:: TEXT BLOCK

Treasure Island is our dream – a fever dream, our guide calls it—our dream of riches, our dream of military might, our dream of a little place to get away from it all, if only for a moment. “Look away from the views,” our guide requests, turn away from the postcard image, the picturesque. Everything is not alright. Named after the dream of pirates, we built this island of silt and loam—dredged it up, quite literally—to display our outsized dreams of what the future might possess for us and what we might possess in it. Later, our guide tell us, the island was to become an airport, a dream upstaged for another theater, another set. And, as the military is wont to do, once they settled in, it was a good long time before they made their exit. And, as is also customary, they left the place in much worse shape than they found it. The island is man made and, like all of our once-shining locales, so is its devastation. This afternoon we are joined by both apparitions and inhabitants, the latter interrogated so thoroughly by one tour member—“We have a native here! –so as to make this visitor uncomfortable. But I’ll admit, I eavesdropped. He pays $1900 for his place. His neighbors pay $300. The ultimate verdict of life on the island? “It’s pretty nice. Except for the toxic waste.”
Questions arise (and our guide’s insistent refrain: “I haven’t been able to get anyone to answer that.”)
Why is one building on this island inhabitable while the one next door is shuttered, fenced off?
A moth eradication project here, really?
What of the black SUVs that pull in and out of the restricted area at night? (“it’s the only site with its own private security. But since it’s a hazardous waste zone, it’s unclear to my why anyone would want to break in.”
As well as facts:
The condition of leases on the island is that there is no planting or eating food from the ground
Dramas staged here: Hulk, Flubber, Rent, Nash Bridges
Trainings/experiments staged here: police motorcycle training, fire training, military training, moth eradications testing, toxin research, earthquake simulation – “Constant rehearsals for disaster on an island itself that is a hazardous waste site and basically a sinkhole.”
Current population: 2,000.
Planned population (in eco-village): 13,000
Previous plans for island: women’s prison, Olympic center, casino, conference center, old growth redwood museum (w/ imported trees)
Our guide talks of a “reframing of the built environment for things that are no longer of use.” Our dreams, today, lack utility. And yet, here we stand, backs turned to the gleaming city, listening to a song.

::::
:: INFORMATION SUPPLIED

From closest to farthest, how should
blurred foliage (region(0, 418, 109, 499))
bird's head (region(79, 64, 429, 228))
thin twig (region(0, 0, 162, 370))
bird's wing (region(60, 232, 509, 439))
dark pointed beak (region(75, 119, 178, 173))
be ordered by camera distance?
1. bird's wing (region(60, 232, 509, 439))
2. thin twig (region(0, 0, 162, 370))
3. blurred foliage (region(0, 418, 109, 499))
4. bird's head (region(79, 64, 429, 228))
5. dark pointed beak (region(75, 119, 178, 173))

::::

### [PROBLEM]
Copy the Treasure Island text in full, word for word. Draw only on the Treasure Island text.

### [THE ANSWER]
Treasure Island is our dream – a fever dream, our guide calls it—our dream of riches, our dream of military might, our dream of a little place to get away from it all, if only for a moment. “Look away from the views,” our guide requests, turn away from the postcard image, the picturesque. Everything is not alright. Named after the dream of pirates, we built this island of silt and loam—dredged it up, quite literally—to display our outsized dreams of what the future might possess for us and what we might possess in it. Later, our guide tell us, the island was to become an airport, a dream upstaged for another theater, another set. And, as the military is wont to do, once they settled in, it was a good long time before they made their exit. And, as is also customary, they left the place in much worse shape than they found it. The island is man made and, like all of our once-shining locales, so is its devastation. This afternoon we are joined by both apparitions and inhabitants, the latter interrogated so thoroughly by one tour member—“We have a native here! –so as to make this visitor uncomfortable. But I’ll admit, I eavesdropped. He pays $1900 for his place. His neighbors pay $300. The ultimate verdict of life on the island? “It’s pretty nice. Except for the toxic waste.”
Questions arise (and our guide’s insistent refrain: “I haven’t been able to get anyone to answer that.”)
Why is one building on this island inhabitable while the one next door is shuttered, fenced off?
A moth eradication project here, really?
What of the black SUVs that pull in and out of the restricted area at night? (“it’s the only site with its own private security. But since it’s a hazardous waste zone, it’s unclear to my why anyone would want to break in.”
As well as facts:
The condition of leases on the island is that there is no planting or eating food from the ground
Dramas staged here: Hulk, Flubber, Rent, Nash Bridges
Trainings/experiments staged here: police motorcycle training, fire training, military training, moth eradications testing, toxin research, earthquake simulation – “Constant rehearsals for disaster on an island itself that is a hazardous waste site and basically a sinkhole.”
Current population: 2,000.
Planned population (in eco-village): 13,000
Previous plans for island: women’s prison, Olympic center, casino, conference center, old growth redwood museum (w/ imported trees)
Our guide talks of a “reframing of the built environment for things that are no longer of use.” Our dreams, today, lack utility. And yet, here we stand, backs turned to the gleaming city, listening to a song.